The US bond market closes at 2:00 p.m. ET on July 2 and remains fully shut on July 3, squeezing fixed income trading into a compressed week as Independence Day falls on a Saturday in 2026.
- The bond market closes at 2:00 p.m. ET Thursday, July 2 — one hour later than the stock market's 1:00 p.m. early cut.
- Fixed income markets are fully dark Friday, July 3, the official observance date for Independence Day 2026.
- SIFMA's holiday trading hours schedule covers US Treasuries, corporate bonds, mortgage-backed securities, and munis.
Lead
Fixed income desks across Wall Street face a compressed trading session this week as the US bond market adopts an early close at 2:00 p.m. Eastern Time on Thursday, July 2, ahead of the Independence Day holiday. With July 4 falling on a Saturday in 2026, Friday, July 3 is designated the official observance day under the Securities Industry and Financial Markets Association (SIFMA) recommended bond market holiday hours — delivering an effective three-and-a-half-day weekend across the fixed income complex.
What Happened
The July 4 market schedule for fixed income follows a two-day modified structure driven by the calendar quirk of Independence Day landing on a weekend. Thursday's session runs short but not as short as equities: stock exchanges, including the NYSE and Nasdaq, will suspend trading at 1:00 p.m. ET, while the bond market remains active until 2:00 p.m. ET before going dark through the extended break.
SIFMA published its 2026 holiday trading hours guidance in late 2025. The recommendations govern all major dollar-denominated fixed income asset classes — US Treasury bonds and notes, agency securities, mortgage- and asset-backed securities, over-the-counter investment-grade and high-yield corporate bonds, and municipal bonds.
Market Context
The compressed schedule arrives during a period of sustained activity in US Treasury markets, where rate expectations and fiscal supply concerns have kept participants attentive to every session. Dealers reducing risk ahead of extended closures typically pull back bids and offers in the hours before early cutoffs, pushing bid-ask spreads wider and thinning executable size across the curve.
US Treasury bond auction calendars are routinely adjusted around holiday windows to avoid settlement complications.
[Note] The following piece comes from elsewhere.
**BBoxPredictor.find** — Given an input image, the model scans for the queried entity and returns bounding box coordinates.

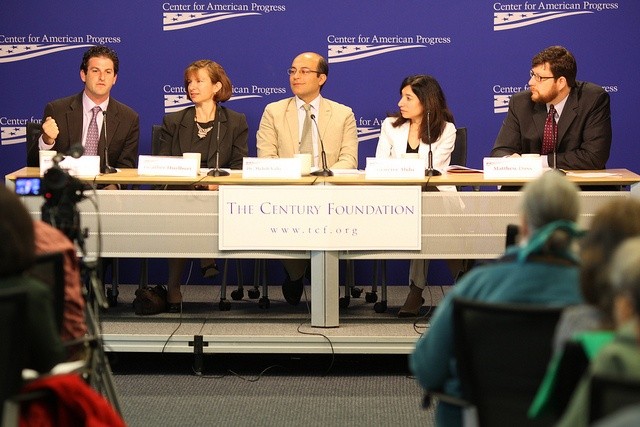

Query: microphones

Any auctions originally slated for July 3 would have been rescheduled earlier in the week by the Department of the Treasury.Holiday Schedule at a Glance
| Date | Market | Status | |---|---|---| | Thursday, July 2 | NYSE / Nasdaq | Early close, 1:00 p.m. ET | | Thursday, July 2 | Bond market | Early close, 2:00 p.m. ET | | Friday, July 3 | Both | Full closure | | Saturday, July 4 | Both | Independence Day |
The one-hour differential between equity and bond market holiday hours on Thursday reflects longstanding differences in SIFMA and exchange-level scheduling conventions.
Outlook
Fixed income markets reopen Monday, July 6 under normal hours — typically 8:00 a.m. to 5:00 p.m. ET. First sessions following extended closures routinely carry above-average volume as deferred flows and hedging activity clear. Any Federal Reserve communications or economic data releases in the days immediately after the break will set the directional tone for US Treasury markets heading into mid-July.